## AIM
Please convert the rows from the line with "Which is farthest" up to and including the line with "Examining the image, does" into a JSON list of strings, one string per line, leaving out blank lines.

## RECORDS TO PROCESS
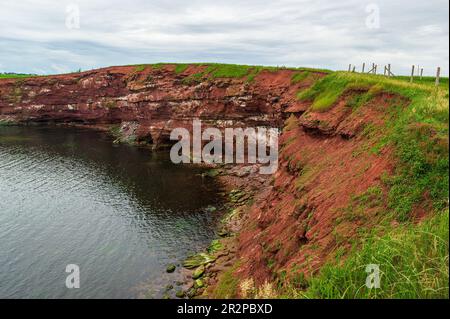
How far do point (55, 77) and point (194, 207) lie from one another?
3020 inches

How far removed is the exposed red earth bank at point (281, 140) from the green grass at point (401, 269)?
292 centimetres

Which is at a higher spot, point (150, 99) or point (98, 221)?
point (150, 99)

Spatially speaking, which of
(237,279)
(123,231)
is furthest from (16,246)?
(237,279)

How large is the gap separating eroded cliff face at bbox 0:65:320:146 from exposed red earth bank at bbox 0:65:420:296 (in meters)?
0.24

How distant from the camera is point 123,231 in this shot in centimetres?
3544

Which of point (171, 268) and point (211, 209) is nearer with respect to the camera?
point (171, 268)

==

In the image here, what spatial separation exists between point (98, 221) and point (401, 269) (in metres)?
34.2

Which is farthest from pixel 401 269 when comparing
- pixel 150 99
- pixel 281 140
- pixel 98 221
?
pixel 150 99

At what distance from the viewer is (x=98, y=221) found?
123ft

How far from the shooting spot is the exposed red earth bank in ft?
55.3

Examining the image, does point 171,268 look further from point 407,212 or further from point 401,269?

---

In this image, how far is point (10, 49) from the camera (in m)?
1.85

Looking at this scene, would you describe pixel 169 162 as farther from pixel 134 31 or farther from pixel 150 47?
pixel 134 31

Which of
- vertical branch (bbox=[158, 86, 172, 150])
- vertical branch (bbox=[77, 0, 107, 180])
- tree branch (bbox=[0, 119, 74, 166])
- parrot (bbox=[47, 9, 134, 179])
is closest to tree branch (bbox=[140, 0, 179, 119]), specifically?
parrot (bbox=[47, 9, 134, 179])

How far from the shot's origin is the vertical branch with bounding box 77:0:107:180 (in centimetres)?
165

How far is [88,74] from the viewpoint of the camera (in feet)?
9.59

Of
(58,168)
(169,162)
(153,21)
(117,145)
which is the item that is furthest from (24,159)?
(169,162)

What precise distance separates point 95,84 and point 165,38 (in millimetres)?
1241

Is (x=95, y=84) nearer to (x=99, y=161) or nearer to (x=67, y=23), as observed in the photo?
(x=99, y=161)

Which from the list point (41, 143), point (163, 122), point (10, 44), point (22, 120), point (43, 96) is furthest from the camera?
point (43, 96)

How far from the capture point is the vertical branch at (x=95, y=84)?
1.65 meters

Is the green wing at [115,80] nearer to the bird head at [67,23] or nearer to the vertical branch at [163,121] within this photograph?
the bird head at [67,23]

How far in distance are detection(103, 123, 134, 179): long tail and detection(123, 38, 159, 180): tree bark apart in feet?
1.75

## FINISHED EXERCISE
[
  "Which is farthest from pixel 401 269 when comparing",
  "- pixel 150 99",
  "- pixel 281 140",
  "- pixel 98 221",
  "?",
  "pixel 150 99",
  "At what distance from the viewer is (x=98, y=221) found?",
  "123ft",
  "How far from the shooting spot is the exposed red earth bank in ft?",
  "55.3",
  "Examining the image, does point 171,268 look further from point 407,212 or further from point 401,269?"
]